KETENTUAN TUGAS:
Lanjutkan berita tentang rekor IHSG dan saham bank di bursa Indonesia, mulai setelah kalimat terakhir yang tercantum.

CUPLIKAN HALAMAN:

------------------------------------

Sukses

Saham Bank Kuasai Pasar Modal RI

Saham PT Bank Central Asia Tbk mencatatkan kapitalisasi pasar saham terbesar di pasar modal Indonesia yang mencapai Rp 343 triliun.

Liputan6.com, Jakarta - Laju Indeks Harga Saham Gabungan (IHSG) kembali mencetak rekor. IHSG mampu naik 0,17 persen (9,65 poin) ke level 5.400. Level tersebut tertinggi sepanjang sejarah pasar modal Indonesia. Aliran dana investor asing mencapai Rp 886,1 miliar yang masuk ke bursa saham menjadi penopang penguatan IHSG.

Di kuartal I 2015, IHSG terus mencetak rekor. IHSG sempat mencatatkan rekor pada perdagangan 23 Januari 2015 dengan ditutup ke level 5.323,88. Lalu IHSG kembali mencetak rekor baru ke level 5.342,52 pada 6 Februari 2015.

Penguatan IHSG terus berlanjut pada perdagangan saham 9 Februari 2015 dengan mencatatkan rekor baru ke level 5.348,47. Bahkan sebelum libur Imlek, IHSG kembali cetak rekor ke level 5.390.

Tren penguatan indeks saham saham ditopang dari tiga sektor saham yang kinerjanya melampaui IHSG. Tiga sektor saham itu antara lain sektor saham properti, konstruksi naik 9,37 persen menjadi 574,08, sektor saham perdagangan tumbuh 8,31 persen menjadi 951,61, dan sektor saham keuangan menanjak 7,52 persen ke level 786,69. Sedangkan kinerja IHSG hanya tumbuh 3,31 persen secara year to date menjadi 5.400.

PT Bank Central Asia Tbk (BBCA) pun masih mencatatkan saham berkapitalisasi besar sepanjang 2015. Kapitalisasi pasar saham PT Bank Central Asia Tbk mencapai Rp 343 triliun atau 6,4 persen dari total kapitalisasi pasar saham bursa sekitar Rp 5.383 triliun.

------------------------------------

Kutipan data pertanyaan spasial:
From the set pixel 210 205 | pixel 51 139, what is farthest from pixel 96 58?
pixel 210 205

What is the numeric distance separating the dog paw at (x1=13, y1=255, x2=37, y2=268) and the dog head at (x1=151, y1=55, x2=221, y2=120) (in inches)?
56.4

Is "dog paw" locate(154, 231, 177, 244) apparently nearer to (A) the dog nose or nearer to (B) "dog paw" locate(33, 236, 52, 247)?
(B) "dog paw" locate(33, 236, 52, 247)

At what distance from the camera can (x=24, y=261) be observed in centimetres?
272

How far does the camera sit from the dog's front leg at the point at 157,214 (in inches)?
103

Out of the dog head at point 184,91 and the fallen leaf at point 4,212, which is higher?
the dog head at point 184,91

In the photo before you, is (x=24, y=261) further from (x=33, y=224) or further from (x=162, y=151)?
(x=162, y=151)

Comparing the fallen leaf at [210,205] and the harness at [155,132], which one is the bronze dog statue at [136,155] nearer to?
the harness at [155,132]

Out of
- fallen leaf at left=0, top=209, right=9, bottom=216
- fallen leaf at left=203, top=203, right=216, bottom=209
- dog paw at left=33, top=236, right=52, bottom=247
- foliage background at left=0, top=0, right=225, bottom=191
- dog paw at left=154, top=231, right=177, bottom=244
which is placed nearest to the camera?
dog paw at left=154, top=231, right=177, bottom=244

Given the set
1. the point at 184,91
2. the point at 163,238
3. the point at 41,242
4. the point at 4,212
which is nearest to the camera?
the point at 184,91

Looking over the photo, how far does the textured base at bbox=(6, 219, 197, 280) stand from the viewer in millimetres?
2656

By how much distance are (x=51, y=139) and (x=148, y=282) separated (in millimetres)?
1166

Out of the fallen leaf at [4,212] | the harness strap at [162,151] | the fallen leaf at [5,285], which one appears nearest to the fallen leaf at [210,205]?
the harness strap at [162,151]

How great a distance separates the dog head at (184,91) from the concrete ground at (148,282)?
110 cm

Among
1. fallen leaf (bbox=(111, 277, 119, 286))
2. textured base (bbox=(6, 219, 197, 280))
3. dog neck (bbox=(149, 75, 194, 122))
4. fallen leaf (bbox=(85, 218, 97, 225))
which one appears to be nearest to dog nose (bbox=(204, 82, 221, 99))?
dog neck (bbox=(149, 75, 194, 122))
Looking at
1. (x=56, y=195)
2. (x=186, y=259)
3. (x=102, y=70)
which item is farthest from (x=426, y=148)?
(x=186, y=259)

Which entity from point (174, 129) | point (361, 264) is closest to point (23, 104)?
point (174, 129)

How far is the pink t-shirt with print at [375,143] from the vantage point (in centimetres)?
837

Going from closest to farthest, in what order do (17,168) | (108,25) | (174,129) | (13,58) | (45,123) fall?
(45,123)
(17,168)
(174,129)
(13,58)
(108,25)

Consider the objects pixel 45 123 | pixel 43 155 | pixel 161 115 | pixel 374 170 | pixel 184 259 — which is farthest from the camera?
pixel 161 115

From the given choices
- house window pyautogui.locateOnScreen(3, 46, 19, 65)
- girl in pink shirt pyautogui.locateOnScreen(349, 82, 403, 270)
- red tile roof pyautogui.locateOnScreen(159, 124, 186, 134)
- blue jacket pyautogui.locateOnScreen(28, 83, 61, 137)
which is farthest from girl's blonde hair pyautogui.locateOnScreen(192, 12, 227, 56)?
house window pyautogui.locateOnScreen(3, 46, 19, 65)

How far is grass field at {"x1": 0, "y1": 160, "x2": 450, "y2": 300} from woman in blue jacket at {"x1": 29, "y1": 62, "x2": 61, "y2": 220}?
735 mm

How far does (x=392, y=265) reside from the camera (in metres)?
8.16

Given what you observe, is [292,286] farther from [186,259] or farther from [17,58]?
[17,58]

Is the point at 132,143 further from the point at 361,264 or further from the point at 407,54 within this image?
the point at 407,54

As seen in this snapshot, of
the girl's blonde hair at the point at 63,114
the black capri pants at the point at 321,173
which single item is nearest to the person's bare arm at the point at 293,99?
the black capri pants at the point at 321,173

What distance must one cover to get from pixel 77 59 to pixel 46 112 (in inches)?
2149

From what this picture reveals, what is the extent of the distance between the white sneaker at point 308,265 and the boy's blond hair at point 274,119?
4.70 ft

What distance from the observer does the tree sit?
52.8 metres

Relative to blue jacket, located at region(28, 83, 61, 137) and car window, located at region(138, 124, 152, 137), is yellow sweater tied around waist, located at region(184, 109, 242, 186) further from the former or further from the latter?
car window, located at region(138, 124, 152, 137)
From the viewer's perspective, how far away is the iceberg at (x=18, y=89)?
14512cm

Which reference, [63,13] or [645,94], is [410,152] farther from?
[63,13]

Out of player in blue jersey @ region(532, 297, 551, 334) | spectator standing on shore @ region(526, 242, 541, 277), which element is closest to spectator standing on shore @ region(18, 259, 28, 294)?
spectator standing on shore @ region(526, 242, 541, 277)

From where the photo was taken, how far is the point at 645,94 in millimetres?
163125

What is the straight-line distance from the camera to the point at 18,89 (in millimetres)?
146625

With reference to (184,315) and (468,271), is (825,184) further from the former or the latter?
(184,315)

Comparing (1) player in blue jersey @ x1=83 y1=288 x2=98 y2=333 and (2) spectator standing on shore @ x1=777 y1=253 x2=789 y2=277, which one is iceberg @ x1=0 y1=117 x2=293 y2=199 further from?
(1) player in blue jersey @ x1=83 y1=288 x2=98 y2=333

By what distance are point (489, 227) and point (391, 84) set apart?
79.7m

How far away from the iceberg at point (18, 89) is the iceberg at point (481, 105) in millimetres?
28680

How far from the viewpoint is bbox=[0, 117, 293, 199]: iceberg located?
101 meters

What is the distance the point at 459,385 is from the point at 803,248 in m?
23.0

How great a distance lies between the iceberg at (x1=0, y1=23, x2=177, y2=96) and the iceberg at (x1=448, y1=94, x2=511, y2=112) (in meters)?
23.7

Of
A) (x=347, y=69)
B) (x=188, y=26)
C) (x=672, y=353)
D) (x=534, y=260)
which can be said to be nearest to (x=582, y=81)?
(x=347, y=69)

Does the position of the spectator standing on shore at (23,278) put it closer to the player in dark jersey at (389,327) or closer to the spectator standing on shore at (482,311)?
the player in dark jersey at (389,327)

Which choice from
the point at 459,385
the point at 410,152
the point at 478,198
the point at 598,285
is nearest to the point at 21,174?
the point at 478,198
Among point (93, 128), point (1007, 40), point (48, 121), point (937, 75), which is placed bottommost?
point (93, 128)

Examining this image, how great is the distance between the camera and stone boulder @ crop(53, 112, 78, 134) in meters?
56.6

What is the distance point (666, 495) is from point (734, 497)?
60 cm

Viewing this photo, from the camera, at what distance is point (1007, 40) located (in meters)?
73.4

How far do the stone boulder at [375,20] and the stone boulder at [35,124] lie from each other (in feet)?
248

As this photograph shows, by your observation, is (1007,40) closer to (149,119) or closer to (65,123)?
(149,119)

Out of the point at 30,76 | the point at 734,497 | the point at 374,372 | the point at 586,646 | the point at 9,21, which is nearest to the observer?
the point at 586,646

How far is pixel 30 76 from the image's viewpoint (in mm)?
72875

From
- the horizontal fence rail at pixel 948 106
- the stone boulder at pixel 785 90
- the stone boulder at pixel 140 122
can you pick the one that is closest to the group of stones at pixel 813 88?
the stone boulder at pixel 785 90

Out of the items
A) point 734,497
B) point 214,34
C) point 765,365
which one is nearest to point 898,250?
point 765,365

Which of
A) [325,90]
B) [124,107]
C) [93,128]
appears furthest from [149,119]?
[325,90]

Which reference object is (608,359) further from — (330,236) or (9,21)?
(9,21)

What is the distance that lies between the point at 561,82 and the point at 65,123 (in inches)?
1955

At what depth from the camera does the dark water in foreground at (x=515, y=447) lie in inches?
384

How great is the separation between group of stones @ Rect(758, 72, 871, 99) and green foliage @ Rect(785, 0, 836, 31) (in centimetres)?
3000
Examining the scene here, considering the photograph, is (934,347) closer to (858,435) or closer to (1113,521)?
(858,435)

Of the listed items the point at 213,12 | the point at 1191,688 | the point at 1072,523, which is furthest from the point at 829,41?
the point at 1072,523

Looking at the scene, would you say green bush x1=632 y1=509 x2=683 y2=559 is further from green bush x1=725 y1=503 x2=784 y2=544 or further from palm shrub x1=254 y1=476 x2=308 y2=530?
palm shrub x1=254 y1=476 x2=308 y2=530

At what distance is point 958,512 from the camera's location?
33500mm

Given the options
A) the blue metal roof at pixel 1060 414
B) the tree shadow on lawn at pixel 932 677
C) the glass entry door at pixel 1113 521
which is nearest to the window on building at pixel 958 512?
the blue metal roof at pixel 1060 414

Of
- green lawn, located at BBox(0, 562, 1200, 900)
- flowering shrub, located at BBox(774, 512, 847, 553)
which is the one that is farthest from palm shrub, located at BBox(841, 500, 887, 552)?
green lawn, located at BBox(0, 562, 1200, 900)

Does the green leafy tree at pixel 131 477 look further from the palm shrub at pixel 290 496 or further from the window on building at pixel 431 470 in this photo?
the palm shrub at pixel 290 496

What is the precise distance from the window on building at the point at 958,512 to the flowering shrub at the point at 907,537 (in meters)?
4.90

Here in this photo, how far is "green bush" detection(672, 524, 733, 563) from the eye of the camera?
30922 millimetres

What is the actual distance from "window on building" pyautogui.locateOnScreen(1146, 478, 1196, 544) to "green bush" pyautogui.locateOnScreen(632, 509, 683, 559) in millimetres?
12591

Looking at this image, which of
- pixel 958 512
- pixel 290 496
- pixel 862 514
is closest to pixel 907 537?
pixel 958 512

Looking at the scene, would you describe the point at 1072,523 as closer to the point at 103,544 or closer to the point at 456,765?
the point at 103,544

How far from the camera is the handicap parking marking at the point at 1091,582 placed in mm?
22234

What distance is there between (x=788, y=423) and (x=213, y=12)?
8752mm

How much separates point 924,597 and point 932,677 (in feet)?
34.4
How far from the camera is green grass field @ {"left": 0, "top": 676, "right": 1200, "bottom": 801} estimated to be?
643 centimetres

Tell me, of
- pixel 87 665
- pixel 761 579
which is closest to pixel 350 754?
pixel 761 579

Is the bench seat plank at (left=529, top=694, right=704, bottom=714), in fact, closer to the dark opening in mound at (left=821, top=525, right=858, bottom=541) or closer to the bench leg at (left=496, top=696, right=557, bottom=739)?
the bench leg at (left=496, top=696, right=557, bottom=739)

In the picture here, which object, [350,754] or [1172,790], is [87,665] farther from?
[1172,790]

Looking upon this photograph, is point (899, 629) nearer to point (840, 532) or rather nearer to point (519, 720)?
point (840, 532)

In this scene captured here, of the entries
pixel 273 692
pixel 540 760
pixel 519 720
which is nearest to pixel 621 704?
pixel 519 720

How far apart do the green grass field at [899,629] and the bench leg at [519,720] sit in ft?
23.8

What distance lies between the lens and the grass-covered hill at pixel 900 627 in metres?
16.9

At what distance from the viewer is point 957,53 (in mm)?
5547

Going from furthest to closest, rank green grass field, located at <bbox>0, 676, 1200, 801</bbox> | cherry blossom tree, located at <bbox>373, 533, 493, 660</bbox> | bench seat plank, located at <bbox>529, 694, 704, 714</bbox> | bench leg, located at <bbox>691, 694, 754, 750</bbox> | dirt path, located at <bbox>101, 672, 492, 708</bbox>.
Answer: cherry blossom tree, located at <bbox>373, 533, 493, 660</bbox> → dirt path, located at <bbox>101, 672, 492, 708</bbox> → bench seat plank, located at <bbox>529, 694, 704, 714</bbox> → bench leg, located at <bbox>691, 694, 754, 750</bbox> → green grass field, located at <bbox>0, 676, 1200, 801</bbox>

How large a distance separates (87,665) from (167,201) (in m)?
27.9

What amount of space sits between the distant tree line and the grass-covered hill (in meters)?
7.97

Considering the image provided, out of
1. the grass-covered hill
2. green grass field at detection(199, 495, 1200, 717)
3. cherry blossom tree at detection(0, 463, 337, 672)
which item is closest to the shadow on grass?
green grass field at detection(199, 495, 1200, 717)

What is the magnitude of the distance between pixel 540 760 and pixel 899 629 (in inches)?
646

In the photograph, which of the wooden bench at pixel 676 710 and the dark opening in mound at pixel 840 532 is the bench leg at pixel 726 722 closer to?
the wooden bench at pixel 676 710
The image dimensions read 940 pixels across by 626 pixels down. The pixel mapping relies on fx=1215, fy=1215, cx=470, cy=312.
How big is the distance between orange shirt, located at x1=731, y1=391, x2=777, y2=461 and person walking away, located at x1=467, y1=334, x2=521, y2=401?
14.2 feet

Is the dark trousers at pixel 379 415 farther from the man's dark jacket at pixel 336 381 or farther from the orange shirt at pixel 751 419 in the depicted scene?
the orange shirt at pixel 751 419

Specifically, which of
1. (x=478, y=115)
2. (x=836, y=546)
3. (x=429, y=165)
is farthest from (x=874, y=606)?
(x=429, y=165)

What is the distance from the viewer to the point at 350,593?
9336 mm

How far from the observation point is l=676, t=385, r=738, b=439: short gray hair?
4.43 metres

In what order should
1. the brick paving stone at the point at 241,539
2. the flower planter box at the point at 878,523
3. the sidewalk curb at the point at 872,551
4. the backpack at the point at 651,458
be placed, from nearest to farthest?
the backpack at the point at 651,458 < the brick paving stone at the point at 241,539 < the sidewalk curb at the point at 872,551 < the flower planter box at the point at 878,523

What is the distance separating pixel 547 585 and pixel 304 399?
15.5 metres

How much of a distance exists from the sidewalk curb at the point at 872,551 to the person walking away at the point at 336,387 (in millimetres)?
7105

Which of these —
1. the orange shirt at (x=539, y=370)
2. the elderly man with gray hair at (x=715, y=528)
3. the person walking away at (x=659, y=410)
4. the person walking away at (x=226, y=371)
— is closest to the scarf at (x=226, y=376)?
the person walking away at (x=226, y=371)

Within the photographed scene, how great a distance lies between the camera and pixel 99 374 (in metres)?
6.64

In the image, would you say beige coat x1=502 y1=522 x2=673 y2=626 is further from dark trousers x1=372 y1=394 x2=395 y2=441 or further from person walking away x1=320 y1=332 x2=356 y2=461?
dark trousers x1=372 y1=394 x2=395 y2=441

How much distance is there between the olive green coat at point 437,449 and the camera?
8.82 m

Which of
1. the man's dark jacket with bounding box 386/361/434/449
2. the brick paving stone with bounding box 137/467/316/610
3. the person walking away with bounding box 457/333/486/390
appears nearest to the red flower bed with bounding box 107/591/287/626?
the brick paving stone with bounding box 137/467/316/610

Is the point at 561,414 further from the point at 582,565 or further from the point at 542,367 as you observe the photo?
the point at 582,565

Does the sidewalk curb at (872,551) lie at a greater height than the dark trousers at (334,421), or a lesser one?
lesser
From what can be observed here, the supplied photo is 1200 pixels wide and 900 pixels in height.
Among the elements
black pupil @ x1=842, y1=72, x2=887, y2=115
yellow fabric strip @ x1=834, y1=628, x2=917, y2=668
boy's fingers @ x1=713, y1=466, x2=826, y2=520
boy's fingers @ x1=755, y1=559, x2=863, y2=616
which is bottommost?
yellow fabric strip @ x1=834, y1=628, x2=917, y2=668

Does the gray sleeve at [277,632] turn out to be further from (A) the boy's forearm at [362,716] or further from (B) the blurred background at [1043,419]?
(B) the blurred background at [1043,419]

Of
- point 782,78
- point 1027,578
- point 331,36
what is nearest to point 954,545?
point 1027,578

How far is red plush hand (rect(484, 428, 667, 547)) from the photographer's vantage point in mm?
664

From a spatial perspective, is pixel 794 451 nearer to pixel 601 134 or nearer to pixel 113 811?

------------------------------------

JAWABAN YANG DIHARAPKAN:
Lalu disusul kapitalisasi pasar saham PT Astra International Tbk sebesar Rp 318 triliun, atau sekitar 5,9 persen dari total kapitalisasi pasar saham bursa. Di posisi ketiga, ada PT Bank Rakyat Indonesia Tbk yang mencapai kapitalisasi pasar saham sebesar Rp 311 triliun.

Saham bank memang mendominasi untuk saham berkapitalisasi besar. Tak hanya itu saja, di awal 2015 ini, saham bank juga menjadi penggerak indeks saham.

Saham bank penggerak indeks saham itu antara lain saham PT Bank Mandiri Tbk sebesar 12,1 persen, PT Bank Negara Indonesia Tbk sebesar 13,1 persen, PT Bank Rakyat Indonesia Tbk sebesar 9,2 persen, dan PT Bank Central Asia Tbk sebesar 7 persen.

Tak hanya saham bank, saham barang konsumen seperti PT Unilever Indonesia Tbk juga menjadi penggerak indeks saham. Ditambah sektor saham perdagangan seperti PT Matahari Putra Prima Tbk (MPPA).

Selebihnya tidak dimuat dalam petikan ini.